-- DATA FOR PROCESSING follows --

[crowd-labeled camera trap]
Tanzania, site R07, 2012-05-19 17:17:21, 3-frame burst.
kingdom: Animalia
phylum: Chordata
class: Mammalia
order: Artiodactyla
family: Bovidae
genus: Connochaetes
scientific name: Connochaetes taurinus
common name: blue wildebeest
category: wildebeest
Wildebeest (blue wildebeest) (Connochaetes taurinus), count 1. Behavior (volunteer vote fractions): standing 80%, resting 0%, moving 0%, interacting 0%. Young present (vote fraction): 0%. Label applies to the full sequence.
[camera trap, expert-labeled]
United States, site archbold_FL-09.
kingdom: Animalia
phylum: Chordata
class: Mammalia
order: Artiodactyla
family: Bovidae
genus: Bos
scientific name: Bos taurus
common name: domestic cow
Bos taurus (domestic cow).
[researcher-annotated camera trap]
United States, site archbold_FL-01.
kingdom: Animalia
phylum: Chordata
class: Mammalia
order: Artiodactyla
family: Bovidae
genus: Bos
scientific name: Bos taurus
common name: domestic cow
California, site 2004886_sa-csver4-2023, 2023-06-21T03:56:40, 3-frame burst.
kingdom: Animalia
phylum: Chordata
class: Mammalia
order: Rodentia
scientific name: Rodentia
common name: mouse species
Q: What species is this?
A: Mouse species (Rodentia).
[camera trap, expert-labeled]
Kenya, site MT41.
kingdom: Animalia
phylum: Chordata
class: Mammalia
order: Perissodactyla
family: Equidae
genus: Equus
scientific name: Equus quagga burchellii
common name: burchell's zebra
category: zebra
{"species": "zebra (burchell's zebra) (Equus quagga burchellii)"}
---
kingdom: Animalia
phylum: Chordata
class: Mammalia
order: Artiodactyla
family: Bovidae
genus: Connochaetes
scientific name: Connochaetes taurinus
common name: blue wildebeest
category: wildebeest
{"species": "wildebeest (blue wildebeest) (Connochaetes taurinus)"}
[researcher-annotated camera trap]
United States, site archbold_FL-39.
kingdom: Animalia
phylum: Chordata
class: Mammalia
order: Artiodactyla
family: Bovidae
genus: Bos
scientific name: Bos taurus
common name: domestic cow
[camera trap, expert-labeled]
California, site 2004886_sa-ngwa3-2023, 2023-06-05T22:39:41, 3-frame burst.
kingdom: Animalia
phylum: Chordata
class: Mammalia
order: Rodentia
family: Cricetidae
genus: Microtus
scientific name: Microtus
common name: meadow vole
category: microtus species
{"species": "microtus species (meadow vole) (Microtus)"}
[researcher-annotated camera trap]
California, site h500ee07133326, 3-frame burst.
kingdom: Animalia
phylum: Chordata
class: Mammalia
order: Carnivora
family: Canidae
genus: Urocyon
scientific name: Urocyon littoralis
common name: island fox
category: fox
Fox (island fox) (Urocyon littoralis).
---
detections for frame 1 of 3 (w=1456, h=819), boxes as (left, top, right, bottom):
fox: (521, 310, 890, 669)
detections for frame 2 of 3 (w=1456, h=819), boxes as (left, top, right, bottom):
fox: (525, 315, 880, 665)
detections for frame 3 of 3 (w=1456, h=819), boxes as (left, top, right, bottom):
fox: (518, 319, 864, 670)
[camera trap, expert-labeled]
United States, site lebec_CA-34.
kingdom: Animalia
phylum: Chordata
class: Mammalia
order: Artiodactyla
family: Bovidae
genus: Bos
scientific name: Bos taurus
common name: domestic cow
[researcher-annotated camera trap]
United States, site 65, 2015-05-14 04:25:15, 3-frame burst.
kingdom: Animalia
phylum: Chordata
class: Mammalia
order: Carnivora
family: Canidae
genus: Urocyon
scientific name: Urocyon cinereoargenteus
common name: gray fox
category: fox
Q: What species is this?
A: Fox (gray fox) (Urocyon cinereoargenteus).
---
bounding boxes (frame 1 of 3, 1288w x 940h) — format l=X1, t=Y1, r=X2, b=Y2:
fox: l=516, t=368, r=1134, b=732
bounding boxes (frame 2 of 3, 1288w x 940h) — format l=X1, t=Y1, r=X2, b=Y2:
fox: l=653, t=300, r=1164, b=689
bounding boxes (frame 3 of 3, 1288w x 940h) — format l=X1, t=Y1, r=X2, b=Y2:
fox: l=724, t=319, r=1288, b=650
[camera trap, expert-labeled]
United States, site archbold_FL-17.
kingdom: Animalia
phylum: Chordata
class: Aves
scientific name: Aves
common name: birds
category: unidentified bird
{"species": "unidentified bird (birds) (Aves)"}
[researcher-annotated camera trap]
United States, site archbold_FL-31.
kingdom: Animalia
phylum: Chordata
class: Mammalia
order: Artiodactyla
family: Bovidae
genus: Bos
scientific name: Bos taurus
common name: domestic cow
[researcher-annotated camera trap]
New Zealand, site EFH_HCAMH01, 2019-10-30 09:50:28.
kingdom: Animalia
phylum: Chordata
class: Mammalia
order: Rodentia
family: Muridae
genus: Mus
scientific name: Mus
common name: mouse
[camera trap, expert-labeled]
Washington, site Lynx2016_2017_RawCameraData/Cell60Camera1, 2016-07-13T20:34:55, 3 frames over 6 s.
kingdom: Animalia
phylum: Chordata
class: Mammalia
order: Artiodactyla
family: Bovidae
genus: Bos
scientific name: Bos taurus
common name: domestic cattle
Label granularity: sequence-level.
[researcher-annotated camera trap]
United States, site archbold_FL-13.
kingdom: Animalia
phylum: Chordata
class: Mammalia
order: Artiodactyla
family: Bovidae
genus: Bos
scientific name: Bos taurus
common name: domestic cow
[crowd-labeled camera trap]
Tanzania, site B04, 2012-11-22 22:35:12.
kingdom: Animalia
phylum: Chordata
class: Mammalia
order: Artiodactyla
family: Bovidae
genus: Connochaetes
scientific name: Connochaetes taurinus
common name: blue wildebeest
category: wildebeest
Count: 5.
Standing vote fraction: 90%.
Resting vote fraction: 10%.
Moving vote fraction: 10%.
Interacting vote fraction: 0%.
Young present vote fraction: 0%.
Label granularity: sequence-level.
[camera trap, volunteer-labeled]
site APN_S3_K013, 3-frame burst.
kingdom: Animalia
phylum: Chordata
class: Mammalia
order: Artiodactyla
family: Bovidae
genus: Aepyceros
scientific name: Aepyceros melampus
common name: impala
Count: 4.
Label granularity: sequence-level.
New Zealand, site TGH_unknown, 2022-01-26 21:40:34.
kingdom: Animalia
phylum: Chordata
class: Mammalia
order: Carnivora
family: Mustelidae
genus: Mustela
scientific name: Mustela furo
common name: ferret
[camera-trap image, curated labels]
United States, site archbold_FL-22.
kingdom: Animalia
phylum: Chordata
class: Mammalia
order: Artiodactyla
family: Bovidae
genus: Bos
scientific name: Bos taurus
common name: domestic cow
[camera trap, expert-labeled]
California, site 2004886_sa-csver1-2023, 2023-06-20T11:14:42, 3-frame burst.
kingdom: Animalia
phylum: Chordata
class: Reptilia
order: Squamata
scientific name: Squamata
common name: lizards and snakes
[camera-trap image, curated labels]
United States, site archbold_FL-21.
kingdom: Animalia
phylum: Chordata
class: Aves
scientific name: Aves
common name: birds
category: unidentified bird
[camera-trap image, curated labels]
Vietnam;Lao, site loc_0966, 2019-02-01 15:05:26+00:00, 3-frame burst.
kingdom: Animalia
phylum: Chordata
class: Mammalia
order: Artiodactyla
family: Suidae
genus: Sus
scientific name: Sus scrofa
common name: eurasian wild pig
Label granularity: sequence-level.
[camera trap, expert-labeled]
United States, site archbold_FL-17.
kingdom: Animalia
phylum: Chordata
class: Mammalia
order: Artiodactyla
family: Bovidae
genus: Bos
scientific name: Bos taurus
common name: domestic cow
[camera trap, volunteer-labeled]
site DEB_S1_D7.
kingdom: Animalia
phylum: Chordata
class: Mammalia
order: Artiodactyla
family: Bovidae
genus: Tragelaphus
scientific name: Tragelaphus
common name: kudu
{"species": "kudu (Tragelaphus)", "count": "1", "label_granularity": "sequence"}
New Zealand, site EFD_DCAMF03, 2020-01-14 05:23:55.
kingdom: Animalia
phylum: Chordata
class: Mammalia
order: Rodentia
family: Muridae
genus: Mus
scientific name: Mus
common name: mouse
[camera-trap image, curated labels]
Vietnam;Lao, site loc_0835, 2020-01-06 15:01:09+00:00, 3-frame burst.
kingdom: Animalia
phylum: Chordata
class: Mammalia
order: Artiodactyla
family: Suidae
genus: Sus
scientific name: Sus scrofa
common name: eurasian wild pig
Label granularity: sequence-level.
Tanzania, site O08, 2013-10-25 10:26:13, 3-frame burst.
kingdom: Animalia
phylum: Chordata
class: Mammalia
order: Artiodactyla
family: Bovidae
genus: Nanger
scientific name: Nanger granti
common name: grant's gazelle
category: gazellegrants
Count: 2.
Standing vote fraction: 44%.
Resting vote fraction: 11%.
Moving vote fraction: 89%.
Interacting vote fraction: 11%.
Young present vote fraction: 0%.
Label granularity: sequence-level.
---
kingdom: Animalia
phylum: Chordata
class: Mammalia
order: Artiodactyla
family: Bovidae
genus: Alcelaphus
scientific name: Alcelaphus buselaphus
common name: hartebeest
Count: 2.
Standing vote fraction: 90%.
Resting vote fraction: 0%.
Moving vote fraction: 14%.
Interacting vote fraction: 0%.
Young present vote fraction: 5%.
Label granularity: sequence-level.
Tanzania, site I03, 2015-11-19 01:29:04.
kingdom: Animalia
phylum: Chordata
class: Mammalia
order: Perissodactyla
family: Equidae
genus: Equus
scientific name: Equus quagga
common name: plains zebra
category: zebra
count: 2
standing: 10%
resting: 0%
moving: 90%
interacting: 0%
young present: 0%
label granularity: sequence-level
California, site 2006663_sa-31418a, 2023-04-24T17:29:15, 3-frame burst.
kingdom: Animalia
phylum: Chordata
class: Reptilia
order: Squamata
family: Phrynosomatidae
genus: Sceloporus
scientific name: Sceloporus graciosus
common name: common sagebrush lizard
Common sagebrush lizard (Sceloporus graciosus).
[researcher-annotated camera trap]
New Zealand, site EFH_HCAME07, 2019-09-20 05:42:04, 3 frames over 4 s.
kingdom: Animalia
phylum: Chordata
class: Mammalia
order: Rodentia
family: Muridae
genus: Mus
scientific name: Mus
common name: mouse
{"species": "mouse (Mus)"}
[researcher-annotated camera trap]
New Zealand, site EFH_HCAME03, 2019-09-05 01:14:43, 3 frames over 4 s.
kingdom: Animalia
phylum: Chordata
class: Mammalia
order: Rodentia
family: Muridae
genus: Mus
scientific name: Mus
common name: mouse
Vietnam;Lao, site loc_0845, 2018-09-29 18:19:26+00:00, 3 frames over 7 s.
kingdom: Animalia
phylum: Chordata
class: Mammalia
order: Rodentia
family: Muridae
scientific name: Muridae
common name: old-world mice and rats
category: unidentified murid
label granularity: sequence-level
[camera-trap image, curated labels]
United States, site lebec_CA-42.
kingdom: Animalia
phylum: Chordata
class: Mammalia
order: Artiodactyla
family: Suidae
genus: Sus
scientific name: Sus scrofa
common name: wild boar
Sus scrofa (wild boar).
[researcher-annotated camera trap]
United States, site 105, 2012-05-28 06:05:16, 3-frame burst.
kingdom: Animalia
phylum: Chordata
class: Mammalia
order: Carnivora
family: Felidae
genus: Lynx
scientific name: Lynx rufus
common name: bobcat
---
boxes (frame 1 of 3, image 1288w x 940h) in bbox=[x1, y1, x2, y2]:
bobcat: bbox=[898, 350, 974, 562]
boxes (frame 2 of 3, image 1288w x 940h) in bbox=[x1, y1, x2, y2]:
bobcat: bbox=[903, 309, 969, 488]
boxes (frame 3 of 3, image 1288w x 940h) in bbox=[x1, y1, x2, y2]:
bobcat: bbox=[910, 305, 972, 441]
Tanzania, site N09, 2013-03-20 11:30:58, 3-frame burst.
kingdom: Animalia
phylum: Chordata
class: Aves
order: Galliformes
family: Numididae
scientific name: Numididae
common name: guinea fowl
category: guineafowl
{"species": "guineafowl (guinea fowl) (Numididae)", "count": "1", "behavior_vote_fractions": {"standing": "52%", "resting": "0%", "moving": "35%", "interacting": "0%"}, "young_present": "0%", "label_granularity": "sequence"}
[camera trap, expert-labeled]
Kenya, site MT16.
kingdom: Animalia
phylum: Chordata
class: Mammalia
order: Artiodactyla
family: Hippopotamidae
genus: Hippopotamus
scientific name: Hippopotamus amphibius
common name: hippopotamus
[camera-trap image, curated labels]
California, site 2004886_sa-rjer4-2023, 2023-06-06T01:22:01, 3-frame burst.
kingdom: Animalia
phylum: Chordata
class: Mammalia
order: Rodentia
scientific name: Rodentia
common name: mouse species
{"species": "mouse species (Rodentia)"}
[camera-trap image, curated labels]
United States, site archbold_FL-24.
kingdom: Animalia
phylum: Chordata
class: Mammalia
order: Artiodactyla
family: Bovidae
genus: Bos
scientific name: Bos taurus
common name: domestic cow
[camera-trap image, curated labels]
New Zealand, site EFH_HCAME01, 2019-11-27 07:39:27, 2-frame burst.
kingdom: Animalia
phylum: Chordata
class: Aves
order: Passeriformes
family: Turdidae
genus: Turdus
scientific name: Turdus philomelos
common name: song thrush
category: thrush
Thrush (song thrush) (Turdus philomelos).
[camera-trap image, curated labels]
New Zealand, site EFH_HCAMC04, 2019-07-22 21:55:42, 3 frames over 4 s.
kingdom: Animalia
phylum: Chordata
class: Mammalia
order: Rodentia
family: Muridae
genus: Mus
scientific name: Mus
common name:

-- DATA FOR PROCESSING concluded --

Report each line above containing the string "Numididae".

family: Numididae
scientific name: Numididae
{"species": "guineafowl (guinea fowl) (Numididae)", "count": "1", "behavior_vote_fractions": {"standing": "52%", "resting": "0%", "moving": "35%", "interacting": "0%"}, "young_present": "0%", "label_granularity": "sequence"}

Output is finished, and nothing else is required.